Social engineering testing

All forms of social engineering concentrate on how human behaviour has an effect on the security of your orgnisation. Here we discuss the two main types, how they are performed and why they are useful.

Whiteboard in a meeting

Digital vs physical social engineering

Examples of physical social engineering could include: being let through reception without being greeted by a member of staff; or having someone hold open the back door for you as they go out to smoke. Once inside the attacker could install a rogue device onto the network ready for further attacks.

Digital social engineering tests could include performing a semi-targeted email phishing campaign where all members of staff are sent messages for them to click on a link; or a very targeted spear-phishing campaign where you build up a rapport with individuals and get them to open links to malicious web sites, or open malicious documents they have been emailed.

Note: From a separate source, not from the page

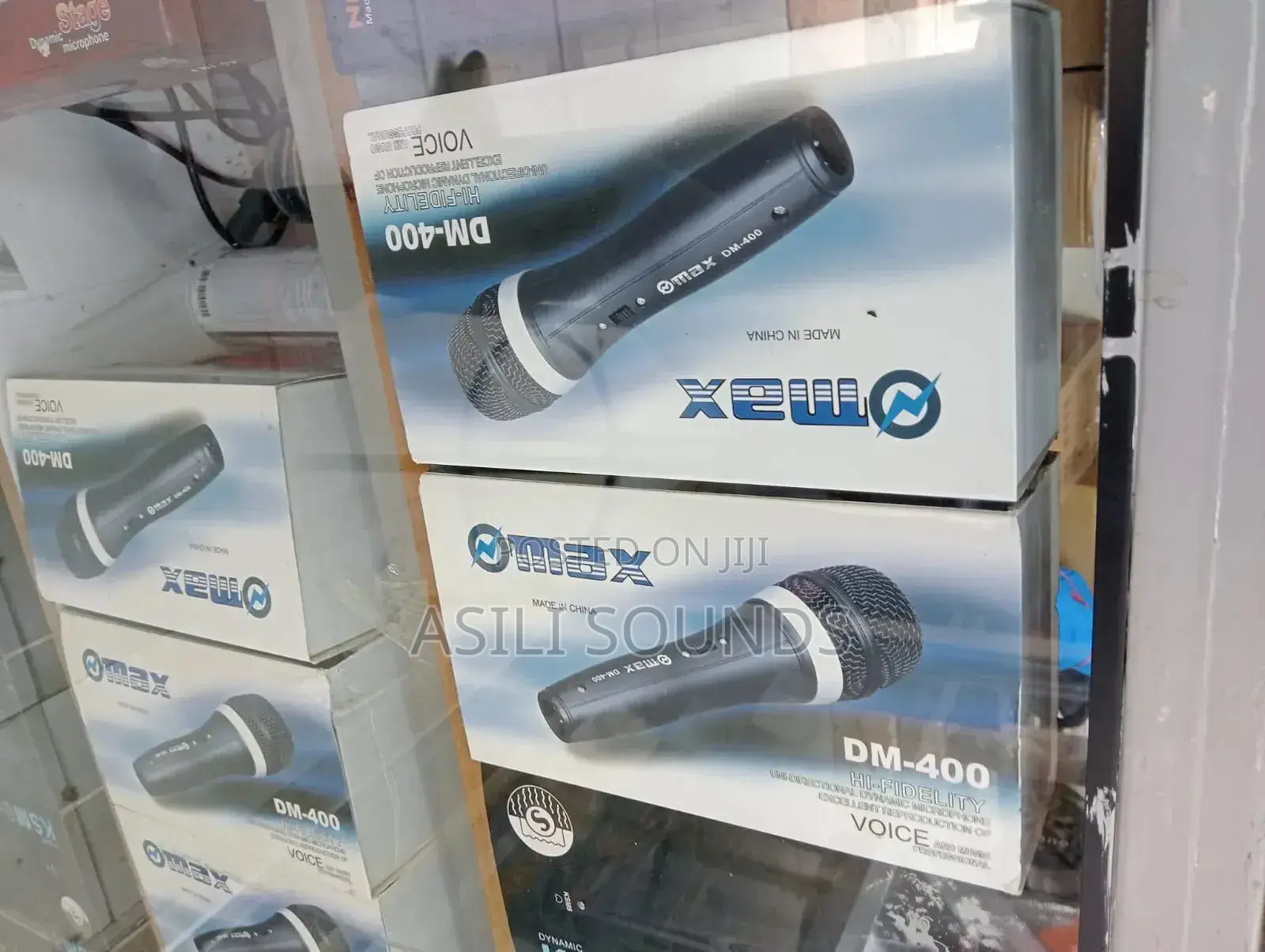 Omax Wired Microphone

The point of Social Engineering Tests

These two types of work are where the people at the organisation are put to the test. Instead of working out if there are technical vulnerabilities, we look at how well members of staff can cope with people trying to get them to agree to do things that they normally wouldn't. These are the moments where most attackers complete their initial attack. There are plenty of technologies out there that help prevent these attacks from being successful, but like most things in the cyber security world, this is an arms-race. The attackers create new tactics and techniques as soon as new technologys are deveoped by the defenders.

Cyber security experts refer to the "Assume breached" mentality because of the cyber security arms race. The goal is no longer simply to keep attackers out, but instead, it is to make it hard for the attackers to get in and even harder to stay undetected.